Written instruction => Output the lines of the records starting at the line containing "Which of (448,175), (135,385)" and ending at the line containing "291 centimetres" as a JSON list of strings, one string per line, with blank lines left out.

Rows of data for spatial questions
:::

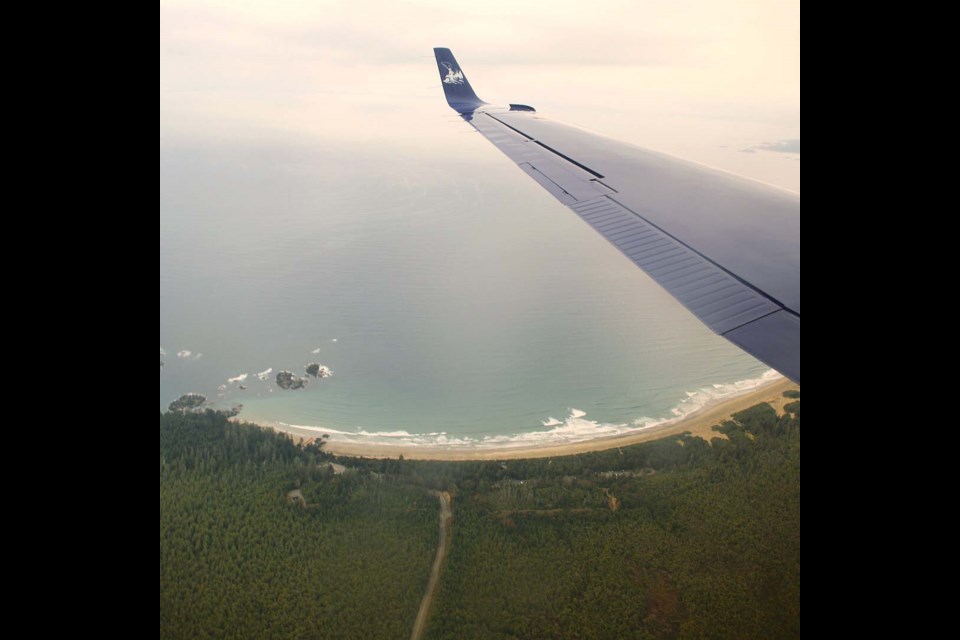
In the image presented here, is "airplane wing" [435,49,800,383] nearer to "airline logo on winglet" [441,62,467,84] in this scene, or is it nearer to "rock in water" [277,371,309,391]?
"airline logo on winglet" [441,62,467,84]

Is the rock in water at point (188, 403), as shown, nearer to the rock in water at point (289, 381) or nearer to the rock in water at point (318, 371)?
the rock in water at point (289, 381)

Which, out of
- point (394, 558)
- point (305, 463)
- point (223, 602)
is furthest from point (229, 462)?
point (394, 558)

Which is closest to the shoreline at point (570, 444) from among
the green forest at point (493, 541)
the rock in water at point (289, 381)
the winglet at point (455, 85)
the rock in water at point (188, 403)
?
the green forest at point (493, 541)

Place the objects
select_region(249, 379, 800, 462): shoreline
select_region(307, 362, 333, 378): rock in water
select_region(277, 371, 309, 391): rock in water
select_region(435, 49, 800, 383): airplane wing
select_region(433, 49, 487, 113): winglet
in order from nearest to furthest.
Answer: select_region(435, 49, 800, 383): airplane wing, select_region(433, 49, 487, 113): winglet, select_region(249, 379, 800, 462): shoreline, select_region(277, 371, 309, 391): rock in water, select_region(307, 362, 333, 378): rock in water

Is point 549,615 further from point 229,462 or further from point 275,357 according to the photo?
point 275,357

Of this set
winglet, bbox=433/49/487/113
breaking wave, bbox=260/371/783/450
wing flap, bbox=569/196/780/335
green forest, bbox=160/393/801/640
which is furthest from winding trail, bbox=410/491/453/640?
wing flap, bbox=569/196/780/335

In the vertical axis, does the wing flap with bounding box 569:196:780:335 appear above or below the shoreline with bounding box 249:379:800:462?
above
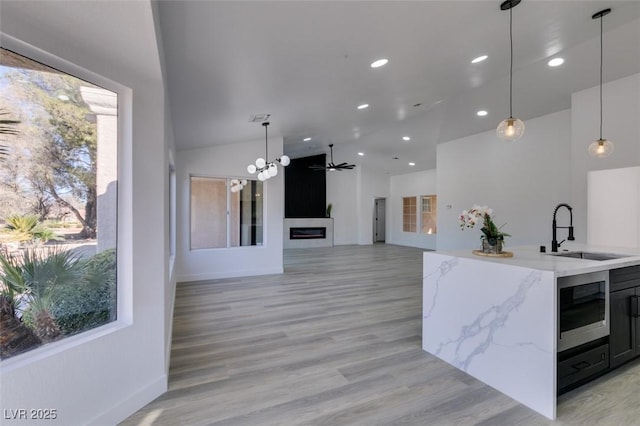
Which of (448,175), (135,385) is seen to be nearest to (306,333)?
(135,385)

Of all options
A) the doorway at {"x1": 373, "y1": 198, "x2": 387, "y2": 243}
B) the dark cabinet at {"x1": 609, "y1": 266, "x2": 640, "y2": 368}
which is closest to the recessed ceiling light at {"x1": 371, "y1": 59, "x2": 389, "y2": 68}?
the dark cabinet at {"x1": 609, "y1": 266, "x2": 640, "y2": 368}

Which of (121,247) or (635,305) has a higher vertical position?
(121,247)

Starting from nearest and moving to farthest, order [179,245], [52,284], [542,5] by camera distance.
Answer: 1. [52,284]
2. [542,5]
3. [179,245]

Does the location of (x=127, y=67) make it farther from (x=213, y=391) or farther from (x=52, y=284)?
(x=213, y=391)

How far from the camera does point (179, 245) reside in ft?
19.6

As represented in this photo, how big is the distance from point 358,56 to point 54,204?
291 centimetres

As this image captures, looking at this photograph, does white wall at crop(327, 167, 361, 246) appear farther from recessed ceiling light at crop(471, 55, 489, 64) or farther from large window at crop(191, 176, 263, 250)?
recessed ceiling light at crop(471, 55, 489, 64)

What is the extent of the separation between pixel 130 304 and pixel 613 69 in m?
6.94

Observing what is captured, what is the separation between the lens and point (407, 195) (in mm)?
13039

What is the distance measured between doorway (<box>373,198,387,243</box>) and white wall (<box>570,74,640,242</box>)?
29.8 ft

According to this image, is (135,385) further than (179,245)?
No

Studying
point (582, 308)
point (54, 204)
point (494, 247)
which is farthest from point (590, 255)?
point (54, 204)

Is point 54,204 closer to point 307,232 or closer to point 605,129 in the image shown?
point 605,129

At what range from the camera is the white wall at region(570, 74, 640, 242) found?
4562mm
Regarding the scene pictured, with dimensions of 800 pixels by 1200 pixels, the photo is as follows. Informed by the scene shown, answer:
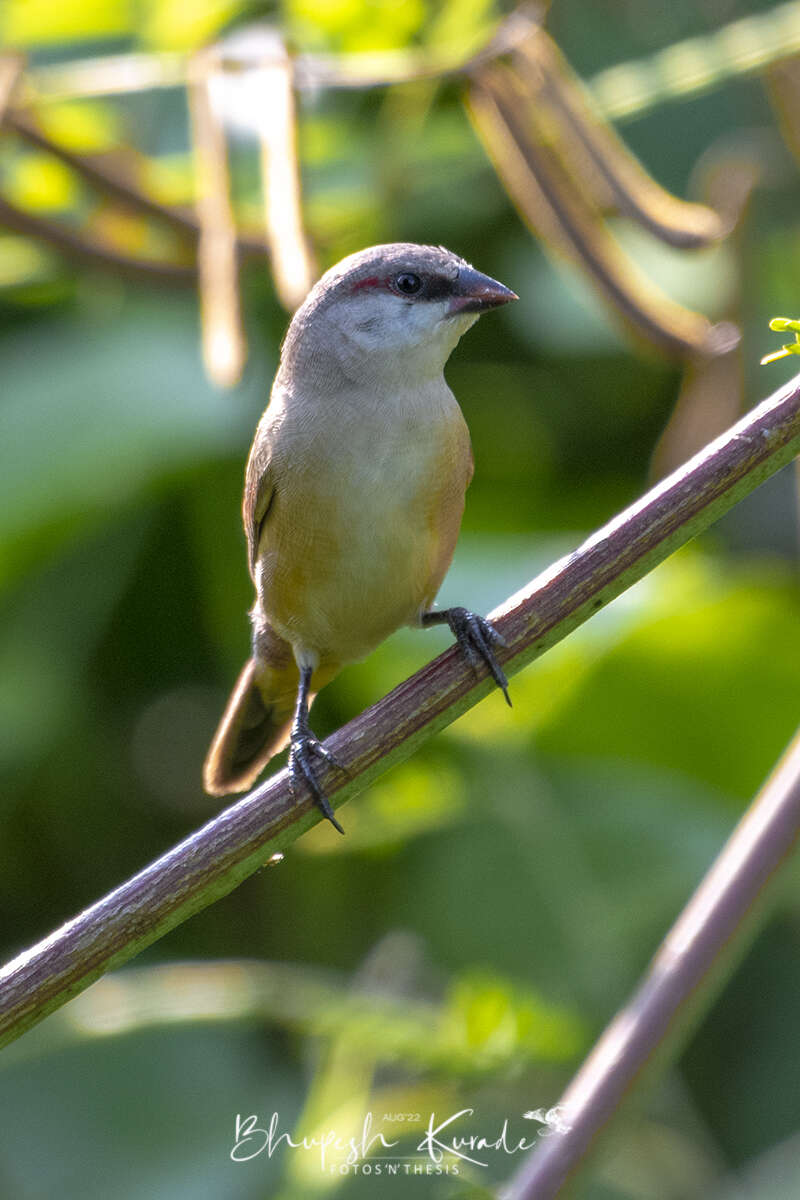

:::

Finished task =>
[
  "Which of (448,175), (135,385) is seen to be nearest to (306,333)?",
  "(135,385)",
  "Of all options",
  "A) the doorway at {\"x1\": 373, \"y1\": 198, \"x2\": 387, \"y2\": 243}",
  "B) the dark cabinet at {\"x1\": 609, \"y1\": 266, \"x2\": 640, \"y2\": 368}",
  "which is closest to the recessed ceiling light at {\"x1\": 371, \"y1\": 59, \"x2\": 389, \"y2\": 68}?",
  "the dark cabinet at {\"x1\": 609, \"y1\": 266, \"x2\": 640, \"y2\": 368}",
  "Which of (121,247) or (635,305) has a higher vertical position?",
  "(121,247)",
  "Starting from nearest and moving to farthest, order [179,245], [52,284], [542,5] by camera distance.",
  "Answer: 1. [52,284]",
  "2. [542,5]",
  "3. [179,245]",
  "Does the location of (x=127, y=67) make it farther from (x=213, y=391) or farther from (x=52, y=284)?",
  "(x=213, y=391)",
  "How far from the camera does point (179, 245) reside in ft?",
  "19.6",
  "As represented in this photo, how big is the distance from point 358,56 to point 54,204?",
  "291 centimetres"
]